MIYUKI HINO: Sure. The city is losing money just from the lack of parkers. But those businesses that rely on the people coming downtown, they’re losing customers, they’re losing diners, they’re losing tourists. So it really is an important metric that the entire community really relies on. 

IRA FLATOW: Could you put an actual figure on the economic impact? 

MIYUKI HINO: It’s trickier to do that because that depends on a lot of things, like how many people are paying for things, and what are they paying for, and how much are they spending? But we estimate that the 16 businesses that are most affected by these floods in Annapolis lost about $100,000 in revenue in 2017 due to these floods. 

IRA FLATOW: That’s a lot for a small business, isn’t it? 

MIYUKI HINO: Yeah. And a lot of these businesses are staples of the community. They’ve been there for a really long time. And fortunately, the city of Annapolis is really on top of this problem. They’re putting together plans, they’re raising money, and they’re trying to tackle it. 

IRA FLATOW: In what ways? How do you keep the water out? Or what ways do you tackle it? 

MIYUKI HINO: Well, there’s a lot of ways that you could tackle these kinds of problems. And I think it’s important to highlight that we’re not just going to sit there as sea levels rise. We can act, and we can adapt, and we can reduce the losses from these kinds of events. 

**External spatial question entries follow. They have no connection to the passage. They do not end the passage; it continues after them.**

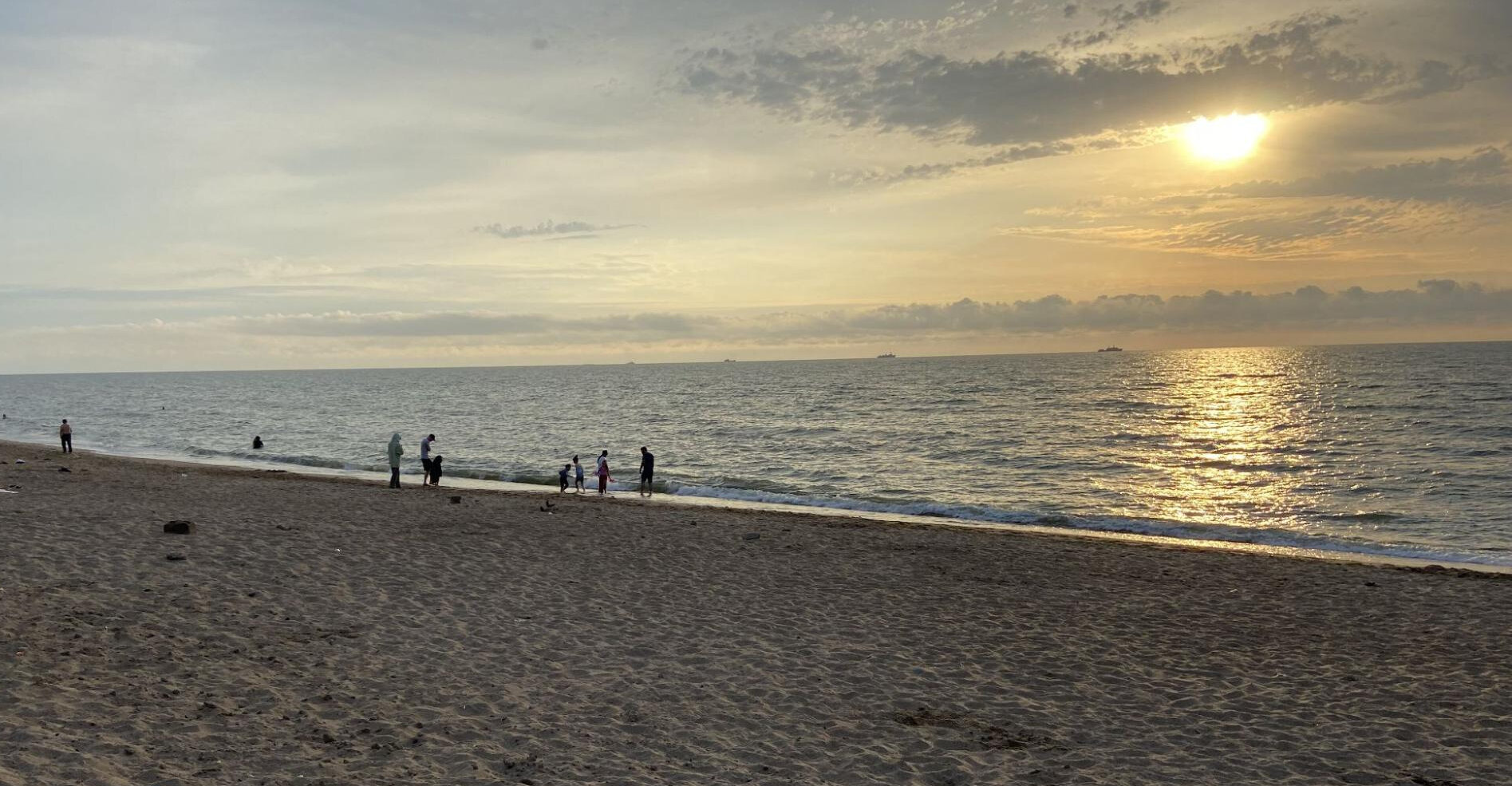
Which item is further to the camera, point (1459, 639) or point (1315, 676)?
point (1459, 639)

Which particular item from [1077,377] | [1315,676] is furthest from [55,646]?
[1077,377]

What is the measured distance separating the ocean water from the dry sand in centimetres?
1052

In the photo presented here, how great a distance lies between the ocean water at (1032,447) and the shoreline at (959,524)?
78cm

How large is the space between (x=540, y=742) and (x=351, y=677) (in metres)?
2.95

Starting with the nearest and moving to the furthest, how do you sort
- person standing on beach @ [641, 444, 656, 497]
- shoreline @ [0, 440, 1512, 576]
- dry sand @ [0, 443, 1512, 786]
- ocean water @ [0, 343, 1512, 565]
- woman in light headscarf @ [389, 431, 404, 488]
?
dry sand @ [0, 443, 1512, 786]
shoreline @ [0, 440, 1512, 576]
ocean water @ [0, 343, 1512, 565]
woman in light headscarf @ [389, 431, 404, 488]
person standing on beach @ [641, 444, 656, 497]

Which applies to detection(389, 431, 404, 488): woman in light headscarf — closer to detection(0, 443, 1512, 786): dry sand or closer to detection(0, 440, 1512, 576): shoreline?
detection(0, 440, 1512, 576): shoreline

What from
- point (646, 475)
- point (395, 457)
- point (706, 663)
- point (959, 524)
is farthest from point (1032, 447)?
point (706, 663)

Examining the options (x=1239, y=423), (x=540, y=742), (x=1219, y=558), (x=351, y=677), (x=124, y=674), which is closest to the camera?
(x=540, y=742)

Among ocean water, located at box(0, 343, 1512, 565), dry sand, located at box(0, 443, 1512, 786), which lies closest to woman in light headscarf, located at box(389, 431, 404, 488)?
ocean water, located at box(0, 343, 1512, 565)

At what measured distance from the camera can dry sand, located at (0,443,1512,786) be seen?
8.69 metres

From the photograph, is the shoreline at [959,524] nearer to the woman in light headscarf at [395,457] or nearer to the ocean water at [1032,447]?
the ocean water at [1032,447]

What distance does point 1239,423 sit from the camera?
66438 mm

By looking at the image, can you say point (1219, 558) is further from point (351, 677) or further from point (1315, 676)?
point (351, 677)

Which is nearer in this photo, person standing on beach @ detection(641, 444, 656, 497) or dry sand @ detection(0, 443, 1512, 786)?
dry sand @ detection(0, 443, 1512, 786)
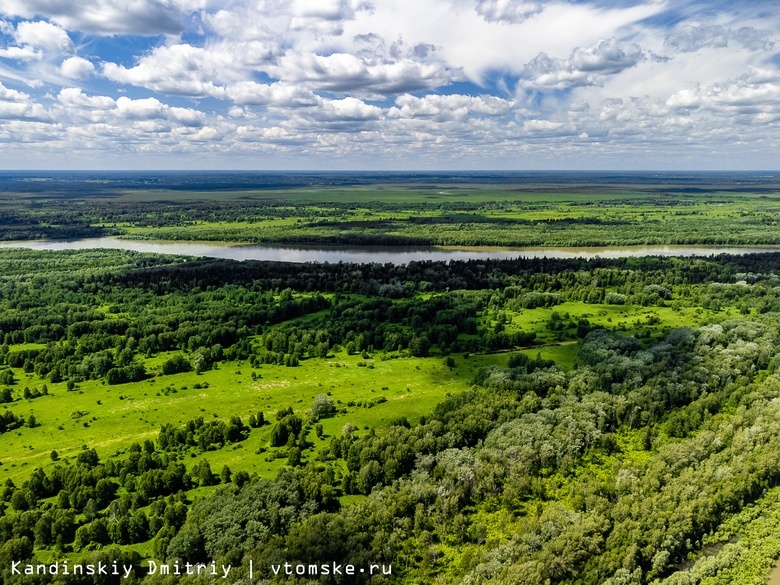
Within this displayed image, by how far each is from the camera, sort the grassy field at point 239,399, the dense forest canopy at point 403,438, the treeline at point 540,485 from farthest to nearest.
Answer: the grassy field at point 239,399, the dense forest canopy at point 403,438, the treeline at point 540,485

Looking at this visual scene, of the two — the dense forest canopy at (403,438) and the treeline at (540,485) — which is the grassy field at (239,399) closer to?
the dense forest canopy at (403,438)

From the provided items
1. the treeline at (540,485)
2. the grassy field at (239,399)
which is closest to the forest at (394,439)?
the treeline at (540,485)

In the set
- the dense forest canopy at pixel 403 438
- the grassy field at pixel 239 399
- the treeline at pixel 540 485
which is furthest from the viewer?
the grassy field at pixel 239 399

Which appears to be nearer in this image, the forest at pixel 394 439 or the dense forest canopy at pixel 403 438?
the forest at pixel 394 439

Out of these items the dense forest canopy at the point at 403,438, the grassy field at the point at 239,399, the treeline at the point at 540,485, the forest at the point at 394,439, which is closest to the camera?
the treeline at the point at 540,485

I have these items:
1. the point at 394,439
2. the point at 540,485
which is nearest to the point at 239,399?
the point at 394,439

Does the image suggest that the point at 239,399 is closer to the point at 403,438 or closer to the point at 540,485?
the point at 403,438

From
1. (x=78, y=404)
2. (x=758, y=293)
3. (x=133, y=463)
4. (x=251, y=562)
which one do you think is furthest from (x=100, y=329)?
(x=758, y=293)

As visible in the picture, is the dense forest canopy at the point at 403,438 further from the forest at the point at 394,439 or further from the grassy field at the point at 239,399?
the grassy field at the point at 239,399

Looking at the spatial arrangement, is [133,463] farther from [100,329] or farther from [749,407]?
[749,407]

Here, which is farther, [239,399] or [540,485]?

In Annapolis, they’re looking at installing pumps in that area to remove the water. In other places, you might think about elevating structures. For some businesses, they might be able to shift some of their sales to being online, or they might have communication strategies to bring in customers when it’s not flooded. So there’s a whole range of things that you could do to ensure that these businesses remain a vibrant part of the community well into the future. 

IRA FLATOW: You know, an interesting lesson about this is that when we talk about climate change and sea level rise, we think of giant ocean waves crashing. We see giant icebergs breaking off. But this is going to drip very slowly and creep very slowly into people’s lives, isn’t it? 

MIYUKI HINO: Well it’s a slow rise, but the impacts, once they’re here, will rise up really quickly. So for example, in Annapolis, the impacts that we’ve seen to date, those 3,000 lost visits, those came from about one foot of sea level rise in the past. But it’s only going to take three more inches of sea level rise to lose another 3,000 visits. And so we see this steep increase in losses that means adaptation and really planning ahead before these impacts are already upon you is really important. 

IRA FLATOW: Just three more inches to do that. Wow. And the community is aware of this and willing to act? 

MIYUKI HINO: Yeah, they are. They were fantastic partners for us throughout this study. When we met with them initially, they were clearly concerned. They were already working on how they could deal with the drainage in this particular area. And we’re hopeful that this evidence that we’ve put together will help them, and also will help a lot of other cities around the United States that are dealing with this problem to prepare appropriately. 

IRA FLATOW: Have you gotten interest from other cities who’ve read about this? 

MIYUKI HINO: Well, we know that this is a problem that affects a lot of cities. Right now, the East Coast is suffering from these types of floods a little bit more than the West Coast. But cities like Miami, Charleston, Norfolk, Virginia are all coping with these kinds of floods. And the precise impacts, the way that they materialize are going to differ from place to place, but the more evidence we have about how they’re affecting businesses, how they’re affecting public health, how they’re affecting traffic, all of that evidence is going to help us make better decisions about where and how to invest. 

IRA FLATOW: Well, we wish you good luck, and keep in touch as you– 

MIYUKI HINO: Thanks for having me. 

IRA FLATOW: You’re welcome. Miyuki Hino is a PhD candidate in Environment and Resources at Stanford University.